§ **EXCERPTED TEXT**
My mother un-knots it.

 

She unravels the white, beige, brown, maroon woolen shawls. Scent of fresh oldness and paper-y wooly wafts emerge from the folds, kept folded for too long; scent of an unfamiliar man, a man from history one has not lived through: my grandfather.

 

The stark unfamiliarity was only softened by the likeness of bloodline, lineage and my father's face which mirrored my Dada's.

 

***

 

I pick out a shawl with hopes of adding it to my clothing accessories, then choose the best colour, weave and design while the rest go back into stacks again to remain folded for another eternity.

 

Over some months, the shawl, put on a hanger, was left aloof and forgotten, gliding through the cupboard as I rifled through other pieces of clothing to wear to dinners and outings. 

 

The memory of my grandfather, recollected through tales narrated by my aunts and father hung onto the shawl.

§ **RECORDS**
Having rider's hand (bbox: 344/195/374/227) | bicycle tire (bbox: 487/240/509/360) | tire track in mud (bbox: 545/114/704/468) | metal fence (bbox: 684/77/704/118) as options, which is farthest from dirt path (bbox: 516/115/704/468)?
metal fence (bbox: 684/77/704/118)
--
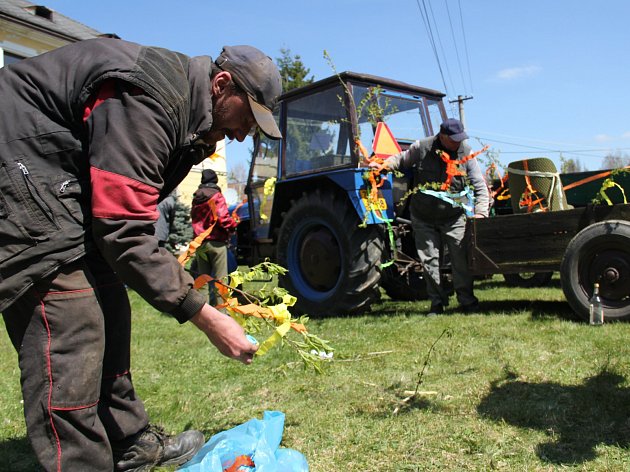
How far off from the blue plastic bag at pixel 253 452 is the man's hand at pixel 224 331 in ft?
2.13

§ **TASKS TO COMPLETE**
• a. In the essay about the grandfather's shawls, where is the chosen shawl kept over the following months?
• b. Carry on with the essay about the grandfather's shawls, picking up after its last sentence.
The rows aren't needed for what comes next.

§ **OUTPUTS**
• a. On a hanger in the cupboard.

• b.
My grandfather's shawl. 

 

On a cold Sunday morning, the shawl was carefully removed from the hanger, lest the careful pleats vanished. I wrapped it around my neck as a shield against the cold wind. 

 

My grandfather's shawl.

 

It's materiality, it's fabric slowly, through the day, transformed into an abstraction; an abstraction of dada sa - someone whom I'm never known in person.

 

An affiliation, a bond emerged between the two of us.  The shawl sat like a pat of affection. The knot disappeared; the valuable thing was found. 

 

The auto zoomed past the cold winter evening, the shawl's promise of warmth stayed.